From: Glauber Costa <glommer@parallels.com>
To: cgroups@vger.kernel.org
Cc: linux-mm@kvack.org, Andrew Morton <akpm@linux-foundation.org>,
linux-kernel@vger.kernel.org,
Frederic Weisbecker <fweisbec@gmail.com>,
David Rientjes <rientjes@google.com>,
Pekka Enberg <penberg@kernel.org>, Michal Hocko <mhocko@suse.cz>,
Johannes Weiner <hannes@cmpxchg.org>,
Christoph Lameter <cl@linux.com>,
devel@openvz.org, kamezawa.hiroyu@jp.fujitsu.com,
Tejun Heo <tj@kernel.org>, Glauber Costa <glommer@parallels.com>,
Pekka Enberg <penberg@cs.helsinki.fi>,
Suleiman Souhlal <suleiman@google.com>
Subject: [PATCH 09/11] memcg: propagate kmem limiting information to children
Date: Mon, 25 Jun 2012 18:15:26 +0400 [thread overview]

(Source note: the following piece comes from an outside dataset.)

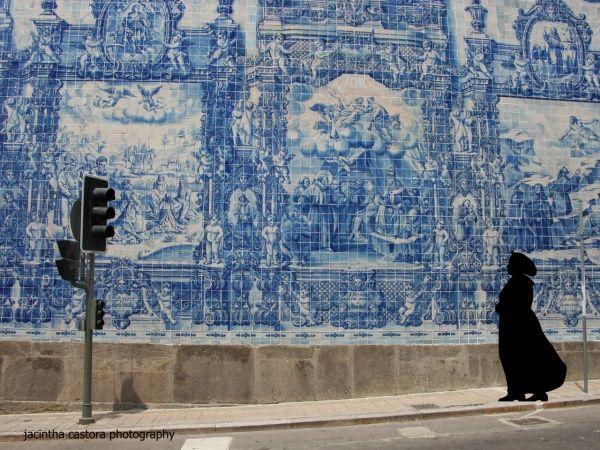 Porto, PortugalGrote Huis, Port Portugal, Portuguese Tile, Favorite Places, Things Portuguese, Ceramics Tile, White, Delfstblauw Tegels, A Large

Message-ID: <1340633728-12785-10-git-send-email-glommer@parallels.com> (raw)
In-Reply-To: <1340633728-12785-1-git-send-email-glommer@parallels.com>
The current memcg slab cache management fails to present satisfatory hierarchical
behavior in the following scenario:
-> /cgroups/memory/A/B/C
* kmem limit set at A
* A and B empty taskwise
* bash in C does find /
Because kmem_accounted is a boolean that was not set for C, no accounting
would be done. This is, however, not what we expect.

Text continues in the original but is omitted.